Getting Skyrizi (Risankizumab) Covered by Humana in Michigan: Prior Authorization, Appeals, and Formulary Alternatives

Quick Answer: Getting Skyrizi Covered by Humana in Michigan

Fastest path to approval: Skyrizi (risankizumab) requires prior authorization from Humana and typically isn't covered as a first-line therapy. You'll need documented failure of TNF inhibitors like Humira first. First step today: Have your prescriber gather records of previous biologic trials and submit a prior authorization request through Humana's provider portal. If denied, you have 65 days to appeal and can request Michigan's external review within 127 days of final denial through Michigan DIFS.

Table of Contents

  1. When Formulary Alternatives Make Sense
  2. Typical Alternatives by Drug Class
  3. Pros and Cons Overview
  4. Exception Strategy for Skyrizi
  5. Switching Logistics
  6. Re-trying for Skyrizi Later
  7. Appeals Playbook for Michigan
  8. Common Denial Reasons & Fixes
  9. Cost-Saving Options
  10. FAQ

When Formulary Alternatives Make Sense

Humana's 2024-2025 formularies do not include Skyrizi as a covered drug, with specific alternatives listed including Stelara, Tremfya, Simponi, Taltz, and Xeljanz. Before pursuing a formulary exception, it's worth understanding when these alternatives might work for your condition.

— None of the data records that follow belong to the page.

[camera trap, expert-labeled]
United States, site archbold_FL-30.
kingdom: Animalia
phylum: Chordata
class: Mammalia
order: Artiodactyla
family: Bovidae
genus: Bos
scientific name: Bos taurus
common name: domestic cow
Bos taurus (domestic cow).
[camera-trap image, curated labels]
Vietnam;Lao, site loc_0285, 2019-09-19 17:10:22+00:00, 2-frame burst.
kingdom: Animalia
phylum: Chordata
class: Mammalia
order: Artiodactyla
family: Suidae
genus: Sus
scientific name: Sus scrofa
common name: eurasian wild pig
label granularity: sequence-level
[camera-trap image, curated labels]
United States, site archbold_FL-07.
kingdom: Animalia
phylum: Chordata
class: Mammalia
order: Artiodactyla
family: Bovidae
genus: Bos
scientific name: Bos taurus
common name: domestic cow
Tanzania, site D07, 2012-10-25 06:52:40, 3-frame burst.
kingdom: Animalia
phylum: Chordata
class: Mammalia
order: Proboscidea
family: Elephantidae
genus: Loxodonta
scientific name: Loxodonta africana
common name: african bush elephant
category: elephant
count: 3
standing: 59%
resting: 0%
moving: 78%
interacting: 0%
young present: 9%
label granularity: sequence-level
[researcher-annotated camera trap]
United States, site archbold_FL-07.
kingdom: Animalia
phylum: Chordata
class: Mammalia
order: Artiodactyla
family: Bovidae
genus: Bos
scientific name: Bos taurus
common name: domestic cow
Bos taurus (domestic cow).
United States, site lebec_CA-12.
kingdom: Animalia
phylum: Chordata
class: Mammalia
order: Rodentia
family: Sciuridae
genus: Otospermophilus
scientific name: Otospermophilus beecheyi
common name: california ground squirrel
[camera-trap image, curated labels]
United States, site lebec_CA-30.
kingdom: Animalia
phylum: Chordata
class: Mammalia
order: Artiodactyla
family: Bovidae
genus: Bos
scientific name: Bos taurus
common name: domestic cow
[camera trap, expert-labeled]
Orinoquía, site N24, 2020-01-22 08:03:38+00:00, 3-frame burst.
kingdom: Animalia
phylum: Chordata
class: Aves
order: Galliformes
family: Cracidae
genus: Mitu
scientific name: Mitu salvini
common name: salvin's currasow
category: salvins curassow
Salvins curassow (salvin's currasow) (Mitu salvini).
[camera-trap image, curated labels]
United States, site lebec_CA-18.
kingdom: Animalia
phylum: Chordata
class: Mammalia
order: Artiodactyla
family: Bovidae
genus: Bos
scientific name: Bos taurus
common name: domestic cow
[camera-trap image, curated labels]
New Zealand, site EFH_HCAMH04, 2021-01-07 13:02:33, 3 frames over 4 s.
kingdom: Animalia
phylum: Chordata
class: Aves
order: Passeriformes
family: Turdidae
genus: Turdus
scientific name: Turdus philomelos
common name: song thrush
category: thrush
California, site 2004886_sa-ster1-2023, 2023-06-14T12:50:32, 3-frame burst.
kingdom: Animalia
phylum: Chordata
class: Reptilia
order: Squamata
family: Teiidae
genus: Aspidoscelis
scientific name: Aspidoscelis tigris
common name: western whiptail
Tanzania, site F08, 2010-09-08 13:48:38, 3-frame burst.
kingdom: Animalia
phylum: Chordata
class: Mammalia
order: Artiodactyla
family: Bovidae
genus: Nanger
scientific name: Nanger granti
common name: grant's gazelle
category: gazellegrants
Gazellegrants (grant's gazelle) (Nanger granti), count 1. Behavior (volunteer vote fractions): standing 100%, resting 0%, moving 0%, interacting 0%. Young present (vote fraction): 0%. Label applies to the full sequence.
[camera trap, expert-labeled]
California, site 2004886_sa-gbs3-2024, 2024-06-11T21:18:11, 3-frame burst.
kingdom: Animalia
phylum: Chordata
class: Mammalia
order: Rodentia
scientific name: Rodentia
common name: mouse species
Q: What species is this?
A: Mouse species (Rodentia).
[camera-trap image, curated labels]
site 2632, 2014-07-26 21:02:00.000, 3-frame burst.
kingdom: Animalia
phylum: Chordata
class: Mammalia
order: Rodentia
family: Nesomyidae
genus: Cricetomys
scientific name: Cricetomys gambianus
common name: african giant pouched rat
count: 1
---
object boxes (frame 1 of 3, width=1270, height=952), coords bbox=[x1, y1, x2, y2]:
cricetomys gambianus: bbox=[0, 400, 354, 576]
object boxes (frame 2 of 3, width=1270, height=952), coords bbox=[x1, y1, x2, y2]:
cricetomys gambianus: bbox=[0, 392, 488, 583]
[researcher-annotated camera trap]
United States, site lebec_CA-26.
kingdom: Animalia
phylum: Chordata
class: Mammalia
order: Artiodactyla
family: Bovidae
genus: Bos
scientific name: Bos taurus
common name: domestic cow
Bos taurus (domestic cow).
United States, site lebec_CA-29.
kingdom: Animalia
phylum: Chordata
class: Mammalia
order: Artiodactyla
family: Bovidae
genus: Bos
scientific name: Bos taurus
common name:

Clinical Appropriateness: If you haven't tried TNF inhibitors or IL-12/23 blockers, starting with a covered alternative often makes medical and financial sense. Many patients achieve excellent results with first-line options like Humira (covered on Tier 5) or Stelara (listed as a covered alternative).

Contraindications Matter: Alternatives become less viable if you have specific contraindications—active tuberculosis history might rule out certain TNF inhibitors, or hepatitis B could limit your options to IL-23 blockers like Tremfya.

Disease Complexity: Patients with multiple conditions (psoriasis + psoriatic arthritis + IBD) need drugs approved for all relevant indications. Stelara covers all four Skyrizi indications, while Tremfya only treats psoriasis and psoriatic arthritis.

Typical Alternatives by Drug Class

Covered IL-12/23 and IL-23 Inhibitors

Stelara (ustekinumab) - Listed as a covered alternative for all Skyrizi indications (psoriasis, psoriatic arthritis, Crohn's disease, ulcerative colitis). Administered as subcutaneous injections every 12 weeks after loading doses.

Tremfya (guselkumab) - Another IL-23 inhibitor that's covered for psoriasis and psoriatic arthritis. Not FDA-approved for IBD conditions as of 2024.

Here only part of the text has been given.